License: MIT GitHub release Go Go Report Card Commercial Support

Disposable Linux containers for AI coding agents.

Spin up sandboxed Linux containers pre-loaded with AI coding tools (Claude Code, Codex, OpenCode via mise). Each container gets snapshot-based checkpoints and network egress policies that control what the agent can reach.
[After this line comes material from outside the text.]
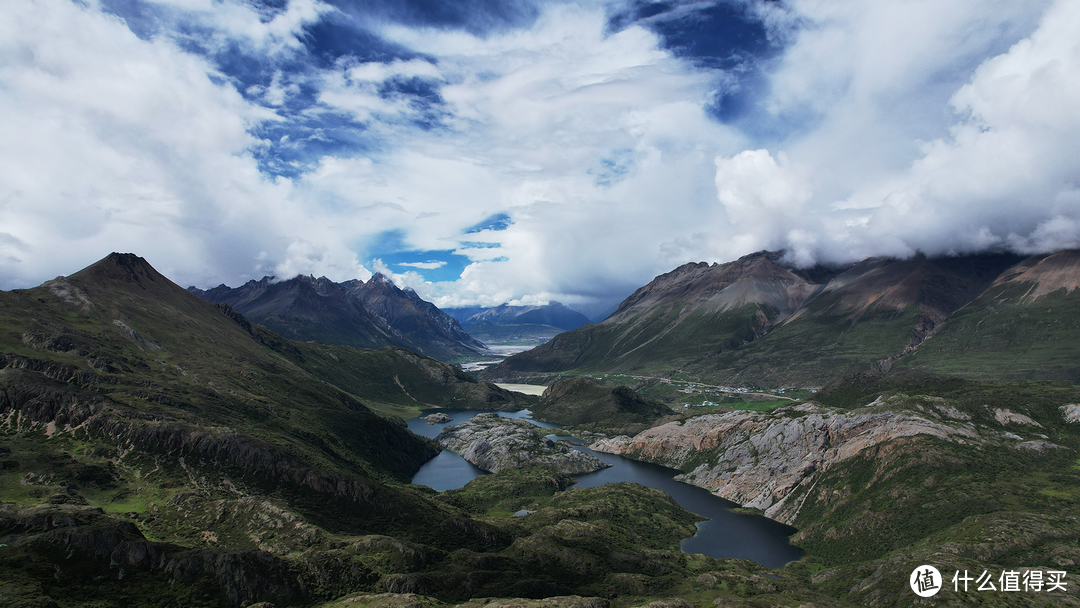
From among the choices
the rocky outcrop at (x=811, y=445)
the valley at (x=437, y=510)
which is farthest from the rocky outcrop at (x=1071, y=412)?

Ships with two backends: Incus (default, connects directly to a local or remote Incus daemon) and TrueNAS (manages Incus containers on TrueNAS SCALE via its WebSocket API).

Features

  • Extensible backends -- Incus native (default) or TrueNAS-managed, selected via config
  • Container lifecycle -- create, start, stop, destroy, and list Incus containers
  • Console and exec -- interactive console and remote command execution via native Incus API or SSH (backend-dependent)
  • Checkpoints -- snapshot, restore, delete, and clone containers from checkpoints
  • AI agent provisioning -- automatically installs mise, Claude Code, Codex, and OpenCode
  • Network egress policies -- restrict outbound traffic to AI APIs, package registries, and Git (or a custom allowlist)
  • Configuration -- TOML config file, PIXELS_* environment variables, and CLI flags
  • Network accessible -- each container gets its own IP, reachable from the host for running and accessing services

Prerequisites

  • Go 1.25+ (for building from source)

Incus backend (default):

  • Incus installed locally, or a remote Incus daemon accessible over HTTPS

TrueNAS backend:

  • TrueNAS SCALE with Incus virtualization enabled
  • TrueNAS API key (create one in the TrueNAS web UI under Credentials > API Keys)
  • SSH key pair (defaults to ~/.ssh/id_ed25519)

Installation

mise use -g github:deevus/pixels

Or via go install:

go install github.com/deevus/pixels@latest

Or build from source:

git clone https://github.com/deevus/pixels.git
cd pixels
go build

Quick Start

# Create a base container with agent egress restrictions
pixels create base --egress agent --console

# Set up your environment, install dependencies, etc.
# Then save a checkpoint
pixels checkpoint create base --label ready

# Spin up new containers from the checkpoint
pixels create task1 --from base:ready
pixels create task2 --from base:ready

# Or clone from a container's current state
pixels create task3 --from base

# Tear down when done
pixels destroy task1
pixels destroy task2

Commands

Command Description
pixels create <name> Create a new container
pixels start <name> Start a stopped container
pixels stop <name> Stop a running container
pixels destroy <name> Permanently destroy a container and all its checkpoints
pixels list List all containers with status and IP
pixels console <name> Open an interactive session
pixels exec <name> -- <command...> Run a command in the container
pixels checkpoint create <name> Create a snapshot
pixels checkpoint list <name> List checkpoints with sizes
pixels checkpoint restore <name> <label> Restore to a checkpoint
pixels checkpoint delete <name> <label> Delete a checkpoint
pixels network show <name> Show current egress rules
pixels network set <name> <mode> Set egress mode
pixels network allow <name> <domain> Add a domain to the allowlist
pixels network deny <name> <domain> Remove a domain from the allowlist

Global flags: -v/--verbose

Container Lifecycle

# Create with custom resources
pixels create mybox --image ubuntu/24.04 --cpu 4 --memory 4096

# Create with agent sandbox and open console when ready
pixels create mybox --egress agent --console

# Skip all provisioning (no SSH keys, devtools, or egress setup)
pixels create mybox --no-provision

# Clone from an existing container's checkpoint
pixels create newbox --from mybox:ready

# Clone from an existing container's current state
pixels create newbox --from mybox

All containers are prefixed px- internally. Commands accept bare names (e.g., mybox becomes px-mybox).

Console and Exec

The Incus backend uses the native Incus exec API over WebSocket. No SSH needed. The TrueNAS backend uses SSH to reach the container.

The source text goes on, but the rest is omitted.